Manufacturers React to the Coronavirus
This survey explains how manufacturers are dealing with the pandemic.
In these strange times, every industry around the globe has been affected by the coronavirus. And manufacturing is no different.
As one manufacturer said, “Every day is a new day with a new supply chain challenge to overcome.”
This comment comes from a Manufacturing Industry survey conducted by Clear Seas Research in conjunction with Quality Magazine. The survey looks at how the coronavirus is affecting manufacturing. The research addresses these areas:
- Industry concern related to the pandemic and the impact on business and the economy
- The impact of the pandemic on manufacturing
- Measures being taken to keep employees, customers, and others healthy/safe
- How industry professionals are managing current business activities and planning for the future
Here’s what respondents have been saying:
“I’m an automotive supplier to the OEMs Tier 1’s. With the OEM assembly plants shut down, the tier 1’s are shut down. Although we are operating under the essential business clause, our automotive sales are significantly down due to our core customers (automotive tier 1’s) being closed. I will likely receive a $0 annual bonus this year due to this decline. To put it in perspective my 2018 annual bonus was $32,000. That’s a big loss to my personal pay.”
Overall, the top areas of concern for manufacturers were: the current economy (69%), achieving business goals over the next three months (60%), and achieving business goals over the next six months (56%). Other concerns included supply chain disruptions, business stability over the next 12 months, family or friends becoming infected, and employees not showing up for work. Lower on the list of concerns were: skilled labor shortages, personally becoming infected with COVID-19, and IT cybersecurity with remote employees.
In terms of active business, 67% is still on schedule. Twenty-six percent is delayed, and 7% is cancelled. Planned business looks similar, with 63% on schedule, 31% delayed, and 6% cancelled.
Sixteen percent said new business development activities had increased, 20% saw no change, and 64% saw a decrease. In terms of business spending on equipment and services, 8% saw an increase, 29% said there was no change, and 63% saw a decline.
In terms of the pandemic, keeping employees healthy is, of course, a priority. Here are the top five actions used to do so:
- Encouraging hand washing
- Promoting social distancing
- Providing hand sanitizer/antibacterial soaps
- Increased frequency of cleaning/sanitization procedures
- Eliminating/reducing employee business related travel
There were a range of approaches, including: giving employees the option to work from home, providing personal protection equipment, requiring employees to work from home, delaying projects, splitting workforce shifts to reduce number of employees onsite, temporary closing of business, purchasing new technology for remote workers, cancelling projects, increasing time between shift changes, increased health related communications, eliminating vendor/customer visits, reducing/eliminating face-to-face meetings, and giving the option to not work. Only 2% said they hadn’t done anything.

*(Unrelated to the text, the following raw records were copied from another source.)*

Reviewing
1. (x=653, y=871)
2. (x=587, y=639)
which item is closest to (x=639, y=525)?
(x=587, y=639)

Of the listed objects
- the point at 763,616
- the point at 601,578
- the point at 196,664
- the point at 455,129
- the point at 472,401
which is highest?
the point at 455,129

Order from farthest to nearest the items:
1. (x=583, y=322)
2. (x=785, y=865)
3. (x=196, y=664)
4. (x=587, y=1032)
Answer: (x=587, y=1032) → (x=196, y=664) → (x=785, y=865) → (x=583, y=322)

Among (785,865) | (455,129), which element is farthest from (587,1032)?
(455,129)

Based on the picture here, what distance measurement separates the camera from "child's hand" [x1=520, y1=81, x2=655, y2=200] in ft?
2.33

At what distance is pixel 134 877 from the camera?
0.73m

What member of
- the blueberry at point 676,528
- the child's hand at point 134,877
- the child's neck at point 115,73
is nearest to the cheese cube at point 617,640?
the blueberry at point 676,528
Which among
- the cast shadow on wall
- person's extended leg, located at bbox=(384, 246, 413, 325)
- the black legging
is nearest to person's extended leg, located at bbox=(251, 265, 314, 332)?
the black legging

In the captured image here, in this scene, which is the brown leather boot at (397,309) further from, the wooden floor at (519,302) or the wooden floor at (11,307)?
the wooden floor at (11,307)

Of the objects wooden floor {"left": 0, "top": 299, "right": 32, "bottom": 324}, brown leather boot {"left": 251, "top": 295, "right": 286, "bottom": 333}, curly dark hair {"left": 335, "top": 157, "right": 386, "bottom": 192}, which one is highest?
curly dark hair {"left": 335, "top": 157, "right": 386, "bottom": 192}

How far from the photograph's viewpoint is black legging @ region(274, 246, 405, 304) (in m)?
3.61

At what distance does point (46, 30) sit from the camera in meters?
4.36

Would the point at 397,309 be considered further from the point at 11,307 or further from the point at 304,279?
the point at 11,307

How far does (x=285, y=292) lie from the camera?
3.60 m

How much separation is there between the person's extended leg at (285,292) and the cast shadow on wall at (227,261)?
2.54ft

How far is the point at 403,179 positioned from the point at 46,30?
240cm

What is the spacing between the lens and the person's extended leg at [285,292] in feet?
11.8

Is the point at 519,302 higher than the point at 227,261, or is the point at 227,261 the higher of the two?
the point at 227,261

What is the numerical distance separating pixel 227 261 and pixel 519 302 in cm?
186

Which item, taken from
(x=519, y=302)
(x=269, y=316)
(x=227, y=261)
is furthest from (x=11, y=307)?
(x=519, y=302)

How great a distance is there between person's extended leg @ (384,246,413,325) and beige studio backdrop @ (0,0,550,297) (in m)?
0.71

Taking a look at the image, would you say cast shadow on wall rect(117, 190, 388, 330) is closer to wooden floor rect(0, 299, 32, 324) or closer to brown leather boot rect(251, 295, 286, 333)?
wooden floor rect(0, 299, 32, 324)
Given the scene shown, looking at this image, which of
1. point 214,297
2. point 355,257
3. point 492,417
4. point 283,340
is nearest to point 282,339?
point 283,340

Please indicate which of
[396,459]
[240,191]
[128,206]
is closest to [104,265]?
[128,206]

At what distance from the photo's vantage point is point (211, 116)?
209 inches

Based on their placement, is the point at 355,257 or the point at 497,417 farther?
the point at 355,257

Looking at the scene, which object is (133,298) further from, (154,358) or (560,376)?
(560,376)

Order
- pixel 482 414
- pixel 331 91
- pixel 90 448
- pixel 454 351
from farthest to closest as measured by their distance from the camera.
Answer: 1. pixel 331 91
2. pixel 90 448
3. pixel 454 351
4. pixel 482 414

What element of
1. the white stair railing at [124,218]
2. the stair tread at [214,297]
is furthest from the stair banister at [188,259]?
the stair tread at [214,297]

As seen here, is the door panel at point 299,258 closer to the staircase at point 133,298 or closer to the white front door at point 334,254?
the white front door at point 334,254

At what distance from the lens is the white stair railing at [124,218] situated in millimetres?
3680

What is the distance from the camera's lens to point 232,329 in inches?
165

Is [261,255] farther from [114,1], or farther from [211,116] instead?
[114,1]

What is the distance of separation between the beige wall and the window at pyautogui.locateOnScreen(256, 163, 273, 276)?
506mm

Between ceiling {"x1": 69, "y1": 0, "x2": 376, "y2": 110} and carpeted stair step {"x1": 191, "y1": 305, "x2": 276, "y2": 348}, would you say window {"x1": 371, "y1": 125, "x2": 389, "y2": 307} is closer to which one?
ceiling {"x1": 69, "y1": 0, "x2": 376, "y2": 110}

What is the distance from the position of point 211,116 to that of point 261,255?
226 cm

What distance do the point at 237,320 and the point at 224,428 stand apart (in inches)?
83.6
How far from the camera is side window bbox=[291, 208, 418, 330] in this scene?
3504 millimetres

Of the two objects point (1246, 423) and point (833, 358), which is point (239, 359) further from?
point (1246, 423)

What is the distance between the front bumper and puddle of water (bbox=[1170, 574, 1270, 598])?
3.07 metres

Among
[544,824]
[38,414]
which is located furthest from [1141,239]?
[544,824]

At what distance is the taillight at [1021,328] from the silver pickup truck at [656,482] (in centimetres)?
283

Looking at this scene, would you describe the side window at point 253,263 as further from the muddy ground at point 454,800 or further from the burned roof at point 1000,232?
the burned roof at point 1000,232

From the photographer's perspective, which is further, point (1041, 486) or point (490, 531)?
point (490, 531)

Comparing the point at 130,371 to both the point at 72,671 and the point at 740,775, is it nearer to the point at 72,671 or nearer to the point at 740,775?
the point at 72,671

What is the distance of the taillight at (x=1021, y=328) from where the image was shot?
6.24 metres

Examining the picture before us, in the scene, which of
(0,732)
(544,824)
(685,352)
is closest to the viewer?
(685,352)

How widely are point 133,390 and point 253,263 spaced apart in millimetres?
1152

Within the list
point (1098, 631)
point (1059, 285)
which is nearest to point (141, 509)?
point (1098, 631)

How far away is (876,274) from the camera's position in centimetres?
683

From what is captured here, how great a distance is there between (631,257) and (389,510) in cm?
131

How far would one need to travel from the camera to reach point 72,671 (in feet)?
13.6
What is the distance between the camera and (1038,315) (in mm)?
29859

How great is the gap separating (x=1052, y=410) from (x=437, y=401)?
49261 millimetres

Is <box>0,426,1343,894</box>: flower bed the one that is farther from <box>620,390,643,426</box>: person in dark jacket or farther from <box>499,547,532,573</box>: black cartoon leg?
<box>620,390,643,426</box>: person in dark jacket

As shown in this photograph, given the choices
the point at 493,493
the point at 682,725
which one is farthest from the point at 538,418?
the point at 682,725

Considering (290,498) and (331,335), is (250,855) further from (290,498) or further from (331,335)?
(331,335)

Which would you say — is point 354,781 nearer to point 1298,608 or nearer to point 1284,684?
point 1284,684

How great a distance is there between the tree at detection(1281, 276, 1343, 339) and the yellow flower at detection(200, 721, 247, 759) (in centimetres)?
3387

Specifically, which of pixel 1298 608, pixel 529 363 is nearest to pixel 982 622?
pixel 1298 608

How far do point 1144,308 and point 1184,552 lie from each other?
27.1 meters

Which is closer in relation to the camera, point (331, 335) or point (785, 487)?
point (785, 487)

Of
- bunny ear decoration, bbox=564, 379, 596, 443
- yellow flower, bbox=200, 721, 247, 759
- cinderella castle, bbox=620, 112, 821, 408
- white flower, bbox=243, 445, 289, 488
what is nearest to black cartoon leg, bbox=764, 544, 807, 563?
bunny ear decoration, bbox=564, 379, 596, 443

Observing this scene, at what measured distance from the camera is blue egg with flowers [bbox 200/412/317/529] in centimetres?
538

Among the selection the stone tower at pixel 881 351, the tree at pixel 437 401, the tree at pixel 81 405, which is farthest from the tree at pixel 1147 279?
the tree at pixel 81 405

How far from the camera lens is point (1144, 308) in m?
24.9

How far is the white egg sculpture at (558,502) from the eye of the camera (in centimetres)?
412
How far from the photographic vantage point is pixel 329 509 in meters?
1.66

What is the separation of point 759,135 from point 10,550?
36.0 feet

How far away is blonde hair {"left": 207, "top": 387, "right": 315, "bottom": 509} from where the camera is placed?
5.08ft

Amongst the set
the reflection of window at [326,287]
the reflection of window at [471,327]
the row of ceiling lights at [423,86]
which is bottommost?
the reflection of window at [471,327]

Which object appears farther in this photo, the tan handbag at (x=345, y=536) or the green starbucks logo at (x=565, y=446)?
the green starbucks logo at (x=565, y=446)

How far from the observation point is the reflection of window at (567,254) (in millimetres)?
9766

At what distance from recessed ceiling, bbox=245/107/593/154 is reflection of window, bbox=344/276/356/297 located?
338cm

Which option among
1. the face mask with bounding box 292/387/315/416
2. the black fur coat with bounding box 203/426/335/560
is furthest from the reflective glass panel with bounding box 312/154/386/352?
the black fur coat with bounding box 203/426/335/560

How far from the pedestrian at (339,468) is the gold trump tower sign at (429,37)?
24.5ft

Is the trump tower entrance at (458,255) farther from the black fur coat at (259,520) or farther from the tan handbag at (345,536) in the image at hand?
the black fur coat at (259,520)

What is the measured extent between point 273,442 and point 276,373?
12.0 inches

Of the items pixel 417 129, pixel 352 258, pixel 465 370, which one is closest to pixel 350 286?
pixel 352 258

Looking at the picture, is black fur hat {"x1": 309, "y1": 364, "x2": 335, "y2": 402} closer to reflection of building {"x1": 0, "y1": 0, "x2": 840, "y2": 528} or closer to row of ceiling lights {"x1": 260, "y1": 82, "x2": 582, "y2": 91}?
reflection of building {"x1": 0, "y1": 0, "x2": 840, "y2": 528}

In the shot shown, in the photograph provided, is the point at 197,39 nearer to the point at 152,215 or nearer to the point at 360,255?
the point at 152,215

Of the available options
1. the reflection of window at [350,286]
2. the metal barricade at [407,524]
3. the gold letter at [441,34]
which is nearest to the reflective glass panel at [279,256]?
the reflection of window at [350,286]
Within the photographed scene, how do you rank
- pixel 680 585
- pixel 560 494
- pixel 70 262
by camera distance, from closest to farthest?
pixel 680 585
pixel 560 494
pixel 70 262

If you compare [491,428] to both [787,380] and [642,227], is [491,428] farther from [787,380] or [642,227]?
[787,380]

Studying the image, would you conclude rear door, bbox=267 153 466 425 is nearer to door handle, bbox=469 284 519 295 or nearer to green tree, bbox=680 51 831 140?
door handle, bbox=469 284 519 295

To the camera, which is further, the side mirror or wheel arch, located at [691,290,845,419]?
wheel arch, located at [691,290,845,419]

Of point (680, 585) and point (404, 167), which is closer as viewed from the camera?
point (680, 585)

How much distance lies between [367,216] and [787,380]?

Not surprisingly, there are a few activities of greater focus today relative to six months ago. The top one is incorporating additional health/safety procedures into business plans. Others include attending more webinars, reading more industry publications (both digital and print), investigating new technologies for future business applications, and learning new skills.
The online survey was sent to BNP Media subscribers and fielded March 24-26, 2020.
As one respondent said, “Timing is critical. To date, the strategy changed daily.”